#### DATASET RECORDS

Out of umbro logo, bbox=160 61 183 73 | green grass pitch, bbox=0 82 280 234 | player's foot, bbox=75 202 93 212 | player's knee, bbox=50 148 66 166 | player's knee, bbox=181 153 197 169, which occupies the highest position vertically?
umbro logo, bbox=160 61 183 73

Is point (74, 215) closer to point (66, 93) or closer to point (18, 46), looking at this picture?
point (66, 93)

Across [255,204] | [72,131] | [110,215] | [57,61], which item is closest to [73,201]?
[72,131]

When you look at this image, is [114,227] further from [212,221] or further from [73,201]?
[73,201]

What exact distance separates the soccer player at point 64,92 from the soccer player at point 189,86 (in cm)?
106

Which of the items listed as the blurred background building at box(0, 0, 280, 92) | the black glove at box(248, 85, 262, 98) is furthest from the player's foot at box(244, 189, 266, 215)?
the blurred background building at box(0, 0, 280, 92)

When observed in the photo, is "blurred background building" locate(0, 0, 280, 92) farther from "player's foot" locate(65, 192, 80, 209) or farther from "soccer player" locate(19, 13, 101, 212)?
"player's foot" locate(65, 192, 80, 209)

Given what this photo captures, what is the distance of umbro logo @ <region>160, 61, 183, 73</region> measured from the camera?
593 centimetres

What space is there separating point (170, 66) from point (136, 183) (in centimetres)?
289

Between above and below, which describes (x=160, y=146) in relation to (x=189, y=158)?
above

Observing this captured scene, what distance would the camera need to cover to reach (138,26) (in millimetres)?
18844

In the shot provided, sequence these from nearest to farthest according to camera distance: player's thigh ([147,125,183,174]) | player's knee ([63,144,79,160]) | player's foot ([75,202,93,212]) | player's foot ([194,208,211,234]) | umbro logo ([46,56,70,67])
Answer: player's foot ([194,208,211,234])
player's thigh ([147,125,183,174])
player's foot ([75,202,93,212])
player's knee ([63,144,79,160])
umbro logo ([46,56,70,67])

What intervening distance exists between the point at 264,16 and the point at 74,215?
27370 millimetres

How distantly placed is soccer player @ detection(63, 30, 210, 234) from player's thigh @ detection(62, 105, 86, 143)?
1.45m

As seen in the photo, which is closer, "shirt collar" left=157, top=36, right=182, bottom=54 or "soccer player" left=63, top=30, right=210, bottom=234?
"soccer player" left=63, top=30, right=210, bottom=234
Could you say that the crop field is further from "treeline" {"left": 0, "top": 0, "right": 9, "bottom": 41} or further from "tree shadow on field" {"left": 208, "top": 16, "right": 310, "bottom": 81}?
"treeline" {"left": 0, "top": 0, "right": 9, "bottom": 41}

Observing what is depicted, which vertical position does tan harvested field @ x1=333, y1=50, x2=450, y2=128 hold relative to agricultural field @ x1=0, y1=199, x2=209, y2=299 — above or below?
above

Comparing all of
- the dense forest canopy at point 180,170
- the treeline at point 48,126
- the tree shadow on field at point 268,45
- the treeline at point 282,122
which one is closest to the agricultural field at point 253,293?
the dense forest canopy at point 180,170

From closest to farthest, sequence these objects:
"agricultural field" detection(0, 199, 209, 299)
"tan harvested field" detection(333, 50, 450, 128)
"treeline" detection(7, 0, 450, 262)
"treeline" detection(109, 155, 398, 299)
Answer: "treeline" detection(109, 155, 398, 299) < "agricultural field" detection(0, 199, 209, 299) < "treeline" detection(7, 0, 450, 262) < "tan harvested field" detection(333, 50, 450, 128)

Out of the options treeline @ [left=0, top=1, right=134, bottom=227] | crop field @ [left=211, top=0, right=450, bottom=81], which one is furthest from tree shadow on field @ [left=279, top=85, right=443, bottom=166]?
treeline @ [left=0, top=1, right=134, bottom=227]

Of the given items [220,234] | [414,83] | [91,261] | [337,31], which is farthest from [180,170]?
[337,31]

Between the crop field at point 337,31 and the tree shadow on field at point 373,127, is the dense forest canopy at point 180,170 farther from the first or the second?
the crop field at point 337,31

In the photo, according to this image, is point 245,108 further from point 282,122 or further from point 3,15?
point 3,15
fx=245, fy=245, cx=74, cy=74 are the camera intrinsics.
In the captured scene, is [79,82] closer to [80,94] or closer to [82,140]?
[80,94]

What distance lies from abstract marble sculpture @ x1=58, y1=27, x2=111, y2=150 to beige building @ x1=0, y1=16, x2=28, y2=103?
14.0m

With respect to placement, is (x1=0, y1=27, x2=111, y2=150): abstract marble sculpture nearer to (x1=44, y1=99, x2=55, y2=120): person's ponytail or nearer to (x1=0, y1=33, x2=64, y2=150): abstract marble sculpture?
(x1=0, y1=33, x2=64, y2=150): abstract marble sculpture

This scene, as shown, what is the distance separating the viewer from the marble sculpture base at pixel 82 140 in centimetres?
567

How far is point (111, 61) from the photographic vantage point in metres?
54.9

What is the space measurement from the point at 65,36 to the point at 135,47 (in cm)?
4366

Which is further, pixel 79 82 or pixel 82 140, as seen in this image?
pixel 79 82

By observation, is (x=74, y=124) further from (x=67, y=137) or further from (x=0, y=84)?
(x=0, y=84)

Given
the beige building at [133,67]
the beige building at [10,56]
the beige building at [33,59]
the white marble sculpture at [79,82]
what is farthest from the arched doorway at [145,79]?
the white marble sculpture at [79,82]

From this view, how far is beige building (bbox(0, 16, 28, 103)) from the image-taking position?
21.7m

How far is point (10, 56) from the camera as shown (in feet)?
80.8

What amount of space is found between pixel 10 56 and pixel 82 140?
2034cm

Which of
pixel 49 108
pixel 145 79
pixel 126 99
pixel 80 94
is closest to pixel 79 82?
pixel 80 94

########

§ **WHAT IS NEEDED**:
Rewrite all the data above, replacing "beige building" with "tan building" each time it occurs and leaving everything else unchanged.

§ **RESULT FOR THIS EXERCISE**:
Out of umbro logo, bbox=160 61 183 73 | green grass pitch, bbox=0 82 280 234 | player's foot, bbox=75 202 93 212 | player's knee, bbox=50 148 66 166 | player's knee, bbox=181 153 197 169, which occupies the highest position vertically?
umbro logo, bbox=160 61 183 73

Is point (74, 215) closer to point (66, 93) or closer to point (18, 46), looking at this picture?
point (66, 93)

Across [255,204] | [72,131] | [110,215] | [57,61], which item is closest to [73,201]?
[72,131]

When you look at this image, is [114,227] further from [212,221] or further from [73,201]?
[73,201]

What exact distance separates the soccer player at point 64,92 from the soccer player at point 189,86 (in cm)?
106

Which of the items listed as the blurred background building at box(0, 0, 280, 92) | the black glove at box(248, 85, 262, 98) is furthest from the player's foot at box(244, 189, 266, 215)?
the blurred background building at box(0, 0, 280, 92)

When observed in the photo, is "blurred background building" locate(0, 0, 280, 92) farther from "player's foot" locate(65, 192, 80, 209) or farther from "soccer player" locate(19, 13, 101, 212)?
"player's foot" locate(65, 192, 80, 209)

Given what this photo captures, what is the distance of umbro logo @ <region>160, 61, 183, 73</region> measured from the camera?
593 centimetres

What space is there separating point (170, 66) from point (136, 183) (in centimetres)?
289

Between above and below, which describes (x=160, y=146) in relation to (x=189, y=158)?
above

Observing this captured scene, what distance would the camera need to cover to reach (138,26) (in millimetres)?
18844

In the shot provided, sequence these from nearest to farthest according to camera distance: player's thigh ([147,125,183,174]) | player's knee ([63,144,79,160]) | player's foot ([75,202,93,212]) | player's foot ([194,208,211,234]) | umbro logo ([46,56,70,67])
Answer: player's foot ([194,208,211,234])
player's thigh ([147,125,183,174])
player's foot ([75,202,93,212])
player's knee ([63,144,79,160])
umbro logo ([46,56,70,67])

What intervening distance exists between the point at 264,16 and the point at 74,215?
27370 millimetres

How distantly placed is soccer player @ detection(63, 30, 210, 234) from player's thigh @ detection(62, 105, 86, 143)?
1.45m

As seen in the photo, which is closer, "shirt collar" left=157, top=36, right=182, bottom=54 or "soccer player" left=63, top=30, right=210, bottom=234?
"soccer player" left=63, top=30, right=210, bottom=234
Could you say that the crop field is further from "treeline" {"left": 0, "top": 0, "right": 9, "bottom": 41} or further from "tree shadow on field" {"left": 208, "top": 16, "right": 310, "bottom": 81}?
"treeline" {"left": 0, "top": 0, "right": 9, "bottom": 41}

Observing what is depicted, which vertical position does tan harvested field @ x1=333, y1=50, x2=450, y2=128 hold relative to agricultural field @ x1=0, y1=199, x2=209, y2=299 — above or below?
above

Comparing all of
- the dense forest canopy at point 180,170
- the treeline at point 48,126
- the tree shadow on field at point 268,45
- the treeline at point 282,122
which one is closest to the agricultural field at point 253,293?
the dense forest canopy at point 180,170

From closest to farthest, sequence these objects:
"agricultural field" detection(0, 199, 209, 299)
"tan harvested field" detection(333, 50, 450, 128)
"treeline" detection(7, 0, 450, 262)
"treeline" detection(109, 155, 398, 299)
Answer: "treeline" detection(109, 155, 398, 299) < "agricultural field" detection(0, 199, 209, 299) < "treeline" detection(7, 0, 450, 262) < "tan harvested field" detection(333, 50, 450, 128)

Out of the options treeline @ [left=0, top=1, right=134, bottom=227] | crop field @ [left=211, top=0, right=450, bottom=81], which one is furthest from tree shadow on field @ [left=279, top=85, right=443, bottom=166]?
treeline @ [left=0, top=1, right=134, bottom=227]

Of the given items [220,234] | [414,83] | [91,261] | [337,31], which is farthest from [180,170]?
[337,31]

Between the crop field at point 337,31 and the tree shadow on field at point 373,127, is the dense forest canopy at point 180,170 farther from the first or the second?
the crop field at point 337,31

In the photo, according to this image, is point 245,108 further from point 282,122 or further from point 3,15?
point 3,15
fx=245, fy=245, cx=74, cy=74 are the camera intrinsics.
In the captured scene, is [79,82] closer to [80,94] or closer to [82,140]?
[80,94]

What distance lies from abstract marble sculpture @ x1=58, y1=27, x2=111, y2=150 to tan building @ x1=0, y1=16, x2=28, y2=103?
14.0m

With respect to placement, is (x1=0, y1=27, x2=111, y2=150): abstract marble sculpture nearer to (x1=44, y1=99, x2=55, y2=120): person's ponytail or nearer to (x1=0, y1=33, x2=64, y2=150): abstract marble sculpture?
(x1=0, y1=33, x2=64, y2=150): abstract marble sculpture

This scene, as shown, what is the distance separating the viewer from the marble sculpture base at pixel 82 140 in centimetres?
567

How far is point (111, 61) from the photographic vantage point in metres?
54.9

What is the space measurement from the point at 65,36 to the point at 135,47 (in cm)?
4366

Which is further, pixel 79 82 or pixel 82 140, as seen in this image?
pixel 79 82

By observation, is (x=74, y=124) further from (x=67, y=137) or further from (x=0, y=84)?
(x=0, y=84)

Given
the tan building at [133,67]
the tan building at [10,56]
the tan building at [33,59]
the white marble sculpture at [79,82]
what is farthest from the arched doorway at [145,79]?
the white marble sculpture at [79,82]

From this view, how far is tan building (bbox(0, 16, 28, 103)) from the image-taking position?
21.7m

How far is point (10, 56) from the camera as shown (in feet)?
80.8

What amount of space is found between pixel 10 56 and pixel 82 140?
2034cm

Which of
pixel 49 108
pixel 145 79
pixel 126 99
pixel 80 94
is closest to pixel 79 82?
pixel 80 94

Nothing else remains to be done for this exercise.